Middle East and North Africa

Middle East and North Africa

Population (2022, World Bank) 497 million
GDP (2020, World Bank) 2.58 USD trillion
CO2 Emission (2020, EDGAR) 2 680.3 Mton
Electrification rate (2020, World Bank) 93.73 %
Installed Renewable Energy Capacity (2021, IRENA) 780.1 MW

Pan-Arab Clean Energy Initiative


The energy transition towards renewables is well under way in the Middle East and North Africa. The region has advanced and ambitious energy investment and diversification plans in place, driven by the need to meet growing energy demand, promote economic growth, maximise socioeconomic benefits and meet decarbonisation objectives. Ambitions differ among countries, as do market size and readiness, but the overall picture is one of dynamism.

The business case for renewables is evident from renewable energy competing directly with conventional energy technologies.

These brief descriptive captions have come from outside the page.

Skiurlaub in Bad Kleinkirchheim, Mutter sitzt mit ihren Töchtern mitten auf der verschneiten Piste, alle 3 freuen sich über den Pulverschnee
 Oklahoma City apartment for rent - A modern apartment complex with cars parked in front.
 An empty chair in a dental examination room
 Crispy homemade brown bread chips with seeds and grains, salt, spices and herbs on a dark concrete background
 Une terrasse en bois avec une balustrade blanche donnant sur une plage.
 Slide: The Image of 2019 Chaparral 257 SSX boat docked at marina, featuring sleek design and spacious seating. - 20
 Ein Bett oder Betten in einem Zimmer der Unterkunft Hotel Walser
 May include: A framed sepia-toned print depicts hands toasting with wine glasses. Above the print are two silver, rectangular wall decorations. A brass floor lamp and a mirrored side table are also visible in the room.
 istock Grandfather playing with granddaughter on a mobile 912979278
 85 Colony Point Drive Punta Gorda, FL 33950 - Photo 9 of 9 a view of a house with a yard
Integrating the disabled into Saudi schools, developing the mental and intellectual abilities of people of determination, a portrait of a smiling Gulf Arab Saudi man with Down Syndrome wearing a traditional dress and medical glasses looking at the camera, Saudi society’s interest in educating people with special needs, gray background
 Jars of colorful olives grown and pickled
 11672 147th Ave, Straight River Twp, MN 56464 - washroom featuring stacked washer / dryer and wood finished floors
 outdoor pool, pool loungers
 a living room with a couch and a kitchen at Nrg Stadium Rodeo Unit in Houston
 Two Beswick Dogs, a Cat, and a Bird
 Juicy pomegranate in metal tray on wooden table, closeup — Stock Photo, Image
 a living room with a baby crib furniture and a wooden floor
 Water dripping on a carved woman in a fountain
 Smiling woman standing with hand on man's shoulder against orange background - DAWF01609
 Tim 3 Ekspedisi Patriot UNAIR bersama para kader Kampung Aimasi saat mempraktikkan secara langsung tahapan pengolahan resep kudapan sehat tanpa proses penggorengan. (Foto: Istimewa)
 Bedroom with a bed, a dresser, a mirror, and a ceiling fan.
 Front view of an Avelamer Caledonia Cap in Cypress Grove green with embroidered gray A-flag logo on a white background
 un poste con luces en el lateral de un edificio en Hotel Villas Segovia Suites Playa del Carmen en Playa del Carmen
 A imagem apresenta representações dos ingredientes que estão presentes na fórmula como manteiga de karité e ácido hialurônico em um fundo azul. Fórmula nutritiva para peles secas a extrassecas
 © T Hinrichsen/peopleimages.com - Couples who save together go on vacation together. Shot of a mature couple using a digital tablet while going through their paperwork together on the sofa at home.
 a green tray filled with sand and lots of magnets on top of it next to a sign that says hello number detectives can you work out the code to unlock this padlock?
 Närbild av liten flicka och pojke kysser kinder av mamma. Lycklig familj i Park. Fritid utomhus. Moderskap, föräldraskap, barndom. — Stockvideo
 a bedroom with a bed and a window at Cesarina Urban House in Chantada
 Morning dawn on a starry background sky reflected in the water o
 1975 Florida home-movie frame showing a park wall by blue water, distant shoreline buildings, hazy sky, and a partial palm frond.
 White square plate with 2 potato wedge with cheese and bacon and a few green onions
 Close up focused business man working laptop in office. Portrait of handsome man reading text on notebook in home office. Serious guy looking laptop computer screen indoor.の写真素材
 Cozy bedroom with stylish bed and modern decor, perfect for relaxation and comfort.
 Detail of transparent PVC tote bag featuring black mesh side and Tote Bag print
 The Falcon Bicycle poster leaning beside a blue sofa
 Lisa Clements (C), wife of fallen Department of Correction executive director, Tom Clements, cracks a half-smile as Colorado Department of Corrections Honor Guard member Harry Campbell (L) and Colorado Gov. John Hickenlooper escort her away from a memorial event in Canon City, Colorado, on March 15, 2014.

By backing the global energy transition, the region has aligned itself with the objectives of the Paris Agreement, that is to limit the global average temperature rise to well below 1.5°C. While recent progress on renewables represents a significant increase, the present level of renewable energy capacity is far below the levels planned by the region’s countries. More rapid progress is expected in the future.

Analysis for IRENA’s World Energy Transitions Outlook (WETO) reveals that the region could obtain almost 26% of its total primary energy supply from renewables by 2050, while the renewable share could reach 53% in the power sector. This would result in an emissions reduction equivalent to 1.1 Gt CO2/yr. Renewables sector jobs reach 2 million in the region under the Transforming Energy Scenario, up from 542 000 in 2017.

Driven by the climate emergency and countries’ commitments to net zero, IRENA estimates that hydrogen could meet up to 12% of global energy demand by 2050. Accordingly, the market for green hydrogen in the Middle East is moving from what seemed like a future hypothetical to a promising reality, with several plans at the domestic level to meet demand from export markets and hard-to-abate sectors.